For the last 20 years we've been lusting after one thing, one thing that eludes us to this day.
You see, since the mid-nineties and the introduction of the first affordable Dolby Pro Logic sound systems, we've always fancied the idea of a home cinema in our house, a place to grab some popcorn, sit down in front of a projector and enjoy movies as they are intended to be seen.
But that dream is over. We now want something else.
To say that we are fickle would be wrong.
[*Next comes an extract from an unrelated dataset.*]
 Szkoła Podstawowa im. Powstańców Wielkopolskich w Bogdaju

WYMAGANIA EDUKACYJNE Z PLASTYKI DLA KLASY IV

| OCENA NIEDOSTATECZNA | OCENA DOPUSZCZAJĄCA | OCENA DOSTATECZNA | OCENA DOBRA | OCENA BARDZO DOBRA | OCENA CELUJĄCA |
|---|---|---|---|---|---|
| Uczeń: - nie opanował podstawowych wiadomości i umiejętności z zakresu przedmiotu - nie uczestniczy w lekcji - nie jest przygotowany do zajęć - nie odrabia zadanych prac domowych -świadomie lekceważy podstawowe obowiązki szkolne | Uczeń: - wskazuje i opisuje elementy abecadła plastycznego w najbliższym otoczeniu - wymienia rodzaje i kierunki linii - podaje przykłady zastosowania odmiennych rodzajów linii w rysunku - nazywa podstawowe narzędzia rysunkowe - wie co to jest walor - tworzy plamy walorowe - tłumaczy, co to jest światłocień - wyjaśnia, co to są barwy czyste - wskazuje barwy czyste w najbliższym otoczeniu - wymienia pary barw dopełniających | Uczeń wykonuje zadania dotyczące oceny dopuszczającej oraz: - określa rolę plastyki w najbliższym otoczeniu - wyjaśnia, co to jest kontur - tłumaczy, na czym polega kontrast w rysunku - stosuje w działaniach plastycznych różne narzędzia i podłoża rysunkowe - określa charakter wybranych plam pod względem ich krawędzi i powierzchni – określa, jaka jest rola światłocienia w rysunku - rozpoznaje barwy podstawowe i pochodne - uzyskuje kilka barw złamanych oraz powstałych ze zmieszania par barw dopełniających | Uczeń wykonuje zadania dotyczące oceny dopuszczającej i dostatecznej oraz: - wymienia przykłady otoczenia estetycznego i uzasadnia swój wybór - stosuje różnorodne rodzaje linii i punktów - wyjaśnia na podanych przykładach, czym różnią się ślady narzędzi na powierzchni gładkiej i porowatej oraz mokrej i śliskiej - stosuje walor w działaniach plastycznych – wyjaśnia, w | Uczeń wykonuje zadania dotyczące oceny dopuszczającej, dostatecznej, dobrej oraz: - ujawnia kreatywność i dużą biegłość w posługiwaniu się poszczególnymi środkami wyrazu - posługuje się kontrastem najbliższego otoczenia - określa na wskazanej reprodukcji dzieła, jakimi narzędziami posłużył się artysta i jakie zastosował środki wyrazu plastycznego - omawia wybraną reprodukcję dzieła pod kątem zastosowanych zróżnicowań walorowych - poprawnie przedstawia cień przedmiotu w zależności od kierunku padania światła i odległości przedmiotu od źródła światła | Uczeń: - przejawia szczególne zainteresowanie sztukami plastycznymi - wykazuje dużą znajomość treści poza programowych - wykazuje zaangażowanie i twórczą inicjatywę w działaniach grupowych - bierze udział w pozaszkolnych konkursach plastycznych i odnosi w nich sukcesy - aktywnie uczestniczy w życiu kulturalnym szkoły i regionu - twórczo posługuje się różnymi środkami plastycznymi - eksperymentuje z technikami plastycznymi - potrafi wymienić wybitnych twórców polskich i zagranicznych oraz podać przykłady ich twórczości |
We've been trying to engineer our former dream for a very long time, but our house has never really been able to accommodate a projector, a dozen cinema seats and a popcorn machine in a dedicated room or garage.
So we've ditched that ideal and replaced it with another; perhaps something even more ambitious.
Having experienced the latest form of virtual reality in the guise of the HTC Vive at the world's largest mobile phone trade show in Barcelona, we might well have ever hit on something even better.
The idea came to us moments after walking out of a hands-on demonstration of the prototype HTC Vive headset.
Rather than huddled on the corner of a booth at the trade show, for Vive to work at its best you need a room, an empty room to be precise, where you can walk around and experience the virtual worlds it gives you access to in all their glory.
After the initial few moments trying to stifle an enormous grin, it dawned on us that for VR to be successful, truly successful, things in the home are going to have to change.
For those not aware, the HTC Vive is the company's new virtual reality collaboration with Half-Life creator and Steam owner Valve. The (eventually) wirefree set up is simple; you don the headset, grab two controllers and turn it on.
Seconds later you are transported into a different virtual world, be that a robot workshop, an underwater ship wreck, or an artist studio. And while this doesn't immediately seem any different to the other offerings in development, such as Sony's Project Morpheus or Oculus Rift, with the Vive you get to walk around. For real.
It's like experiencing the holodeck from Star Trek.
The logistics of how that will work effectively in the home have yet to be discussed. For you to have 100 per cent confidence in what you believe you are seeing, you will need to make sure you aren't worried about tripping up over the coffee table, into a bookshelf or over the pet dog. Even a hesitation of doubt could be disastrous.
No, for this to work as perceived, as HTC and Valve intend, you'll need a completely empty room. Cue the new, maybe even less achievable, daydream of having a house with a spare room dedicated to the pursuit of playing with virtual reality.
Sorry kids, you're sharing bedrooms from now on.
There are plenty of unanswered questions we still need to wait for, like how big that room will need to be? Will it be beneficial to commandeer the small spare room, ditch the study or the grab the double garage? What about the shed in the garden?
But architects and interior decorators, it's something we seriously think you should start planning for. The experience really is that worthwhile.
So Mrs Pocket-lint, we want a VR room please. Home cinema just feels too old hat now.